Vicente Sandoval, Benjamin Wisner, and Martin Voss
The governance of natural hazards in Chile involves how different actors participate in all stages of managing natural hazards and their impacts. This includes monitoring and early warning systems and response to the most significant hazardous events in the country: earthquakes, tsunamis, volcanic eruptions, hydrological and meteorological events, and wildfires. Other general processes, such as disaster recovery, disaster risk reduction (DRR), and political economy and socioenvironmental processes of disaster risk creation are fundamental to understanding the complexity of natural hazard governance. Chile has a long history of disasters linked to its geographical and climatological diversity as well as its history and development path. The country has made significant advances toward an effective disaster risk management (DRM) system, which is backed up by sophisticated monitoring systems for earthquakes, tsunamis, volcanic eruptions, hydro- and meteorological events, and wildfires.

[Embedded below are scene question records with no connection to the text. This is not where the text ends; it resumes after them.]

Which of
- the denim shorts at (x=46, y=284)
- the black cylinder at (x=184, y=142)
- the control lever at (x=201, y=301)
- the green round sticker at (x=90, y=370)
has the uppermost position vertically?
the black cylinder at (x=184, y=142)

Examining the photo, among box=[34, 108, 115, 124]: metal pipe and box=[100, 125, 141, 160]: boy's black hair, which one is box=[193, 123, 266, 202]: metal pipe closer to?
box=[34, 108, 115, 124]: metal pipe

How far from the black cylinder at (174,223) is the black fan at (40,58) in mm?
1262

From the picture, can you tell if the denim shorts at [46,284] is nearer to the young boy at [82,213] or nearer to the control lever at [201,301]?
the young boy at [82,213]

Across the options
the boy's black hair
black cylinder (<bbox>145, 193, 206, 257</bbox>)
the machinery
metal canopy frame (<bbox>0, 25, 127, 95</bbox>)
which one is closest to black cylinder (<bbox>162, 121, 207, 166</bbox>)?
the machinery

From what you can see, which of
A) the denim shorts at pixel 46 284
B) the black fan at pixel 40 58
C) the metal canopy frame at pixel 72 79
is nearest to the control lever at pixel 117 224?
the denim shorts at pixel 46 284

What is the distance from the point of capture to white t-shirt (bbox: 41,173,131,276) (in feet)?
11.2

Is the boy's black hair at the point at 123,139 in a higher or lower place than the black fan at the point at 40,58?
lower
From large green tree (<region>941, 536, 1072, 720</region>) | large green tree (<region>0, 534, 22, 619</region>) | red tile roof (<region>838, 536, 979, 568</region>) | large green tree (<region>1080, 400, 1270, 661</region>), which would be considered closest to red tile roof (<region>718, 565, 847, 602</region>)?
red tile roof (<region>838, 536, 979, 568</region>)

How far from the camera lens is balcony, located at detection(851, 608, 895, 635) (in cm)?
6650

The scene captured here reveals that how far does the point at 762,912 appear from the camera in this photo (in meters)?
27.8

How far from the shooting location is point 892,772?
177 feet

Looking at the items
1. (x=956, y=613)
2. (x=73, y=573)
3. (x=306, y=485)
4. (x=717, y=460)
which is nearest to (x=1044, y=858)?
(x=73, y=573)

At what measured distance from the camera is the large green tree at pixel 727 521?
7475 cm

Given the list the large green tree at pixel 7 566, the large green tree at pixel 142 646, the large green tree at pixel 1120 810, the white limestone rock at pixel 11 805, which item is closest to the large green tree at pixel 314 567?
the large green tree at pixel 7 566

These technical advances are integrated with disaster response mechanisms that include trained personnel, regulatory frameworks, institutions, and other actors, all under the direction of the National Emergency Office. The Chilean mode of DRM and DRR is characterized by a centralized, top-down approach that limits the opportunities for community organizations to participate in discussions of DRR and decision-making. It also centralizes planning of post-disaster processes such as reconstruction. Likewise, the dominant politico-economic model of Chile is neoliberalism. This development path has reproduced the root causes of disaster vulnerability through socioeconomic inequalities as well as poorly regulated urbanization and the practices of extractive industries. This has created numerous socioenvironmental conflicts throughout the Chilean territory with sometimes hazardous effects on local communities, especially indigenous groups. The governance of hazards and risk reduction in Chile still has a long way to go to secure the country’s path to sustainable human development.